* **WHAT TO DO**: Return each of the following lines word for word, with nothing changed or left out.

Records taken from a collection:
+++++

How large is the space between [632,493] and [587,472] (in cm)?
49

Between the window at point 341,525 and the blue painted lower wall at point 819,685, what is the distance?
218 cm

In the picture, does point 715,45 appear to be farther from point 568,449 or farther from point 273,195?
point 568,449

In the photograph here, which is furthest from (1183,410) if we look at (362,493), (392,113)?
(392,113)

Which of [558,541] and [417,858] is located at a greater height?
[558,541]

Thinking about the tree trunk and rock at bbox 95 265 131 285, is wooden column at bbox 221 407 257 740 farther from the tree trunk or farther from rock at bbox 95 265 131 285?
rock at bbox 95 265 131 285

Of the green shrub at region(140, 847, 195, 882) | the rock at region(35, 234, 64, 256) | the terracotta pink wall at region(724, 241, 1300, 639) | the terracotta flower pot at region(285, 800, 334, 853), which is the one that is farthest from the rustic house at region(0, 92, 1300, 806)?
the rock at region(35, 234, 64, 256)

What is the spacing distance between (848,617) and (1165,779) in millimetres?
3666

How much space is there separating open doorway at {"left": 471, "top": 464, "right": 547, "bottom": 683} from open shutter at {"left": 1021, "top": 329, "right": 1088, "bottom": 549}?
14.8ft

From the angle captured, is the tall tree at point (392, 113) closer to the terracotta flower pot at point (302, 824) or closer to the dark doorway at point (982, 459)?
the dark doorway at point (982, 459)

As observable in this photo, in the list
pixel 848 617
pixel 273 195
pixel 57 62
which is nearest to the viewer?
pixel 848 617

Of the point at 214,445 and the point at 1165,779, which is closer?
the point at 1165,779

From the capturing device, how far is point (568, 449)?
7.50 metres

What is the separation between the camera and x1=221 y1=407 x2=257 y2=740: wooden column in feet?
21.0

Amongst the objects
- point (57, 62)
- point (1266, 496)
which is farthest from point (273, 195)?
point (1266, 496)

+++++

* **SOLUTION FOR THIS EXERCISE**:
How large is the space between [632,493] and [587,472] (in cm)?
49

Between the window at point 341,525 and the blue painted lower wall at point 819,685, what is the distance?
218 cm

In the picture, does point 715,45 appear to be farther from point 568,449 or farther from point 273,195?
point 568,449

In the photograph here, which is furthest from (1183,410) if we look at (362,493), (392,113)?
(392,113)

Which of [558,541] and [417,858] is located at a greater height?
[558,541]

Thinking about the tree trunk and rock at bbox 95 265 131 285, is wooden column at bbox 221 407 257 740 farther from the tree trunk or farther from rock at bbox 95 265 131 285?
rock at bbox 95 265 131 285

Of the green shrub at region(140, 847, 195, 882) | the rock at region(35, 234, 64, 256) | the terracotta pink wall at region(724, 241, 1300, 639) | the terracotta flower pot at region(285, 800, 334, 853), which is the one that is farthest from the rustic house at region(0, 92, 1300, 806)?
the rock at region(35, 234, 64, 256)

What is the spacing distance between (848,617) and (1165,779) in millimetres?
3666

How much space is there separating open doorway at {"left": 471, "top": 464, "right": 547, "bottom": 683} from open shutter at {"left": 1021, "top": 329, "right": 1088, "bottom": 549}?
14.8ft

From the angle captured, is the tall tree at point (392, 113) closer to the terracotta flower pot at point (302, 824) or closer to the dark doorway at point (982, 459)?
the dark doorway at point (982, 459)

As observable in this photo, in the list
pixel 848 617
pixel 273 195
pixel 57 62
which is nearest to the viewer?
pixel 848 617

Of the point at 214,445 and the point at 1165,779, which is closer?
the point at 1165,779

From the capturing device, how far is point (568, 449)?
7.50 metres

What is the separation between the camera and x1=221 y1=407 x2=257 y2=740: wooden column in feet?
21.0

Amongst the objects
- point (57, 62)
- point (1266, 496)
which is farthest from point (273, 195)?
point (1266, 496)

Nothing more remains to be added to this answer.